## DIRECTIONS FOR THIS TASK
Locate each line in the rows below that contains the string "photo" with its case matching, and copy those lines out in full.

## RAW RECORDS
***
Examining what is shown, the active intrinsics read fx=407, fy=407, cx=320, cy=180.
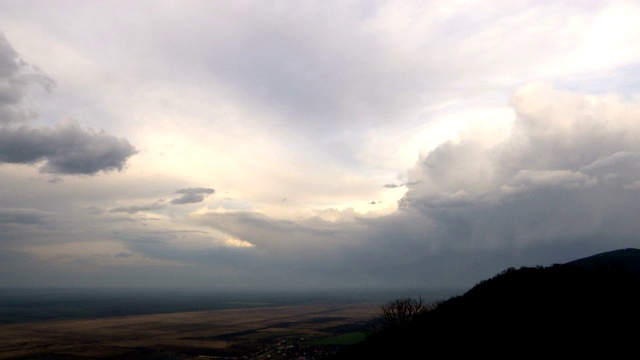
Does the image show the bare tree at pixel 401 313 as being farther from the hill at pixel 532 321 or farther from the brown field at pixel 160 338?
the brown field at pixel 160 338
***
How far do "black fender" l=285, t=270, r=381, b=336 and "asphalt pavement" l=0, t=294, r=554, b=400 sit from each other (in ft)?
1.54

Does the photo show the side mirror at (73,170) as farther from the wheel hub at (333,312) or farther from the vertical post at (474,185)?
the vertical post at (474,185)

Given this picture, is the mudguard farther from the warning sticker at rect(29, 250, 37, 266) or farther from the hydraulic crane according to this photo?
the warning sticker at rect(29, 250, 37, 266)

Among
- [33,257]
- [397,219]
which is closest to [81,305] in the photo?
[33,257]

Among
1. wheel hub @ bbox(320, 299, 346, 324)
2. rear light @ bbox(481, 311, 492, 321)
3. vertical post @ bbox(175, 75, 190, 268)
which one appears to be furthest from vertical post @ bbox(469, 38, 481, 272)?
***
## EXPECTED ANSWER
Does the photo show the side mirror at (73,170) as farther from the wheel hub at (333,312) or farther from the vertical post at (474,185)?
Given this picture, is the mudguard farther from the warning sticker at rect(29, 250, 37, 266) or farther from the hydraulic crane according to this photo?
which is closest to [81,305] in the photo?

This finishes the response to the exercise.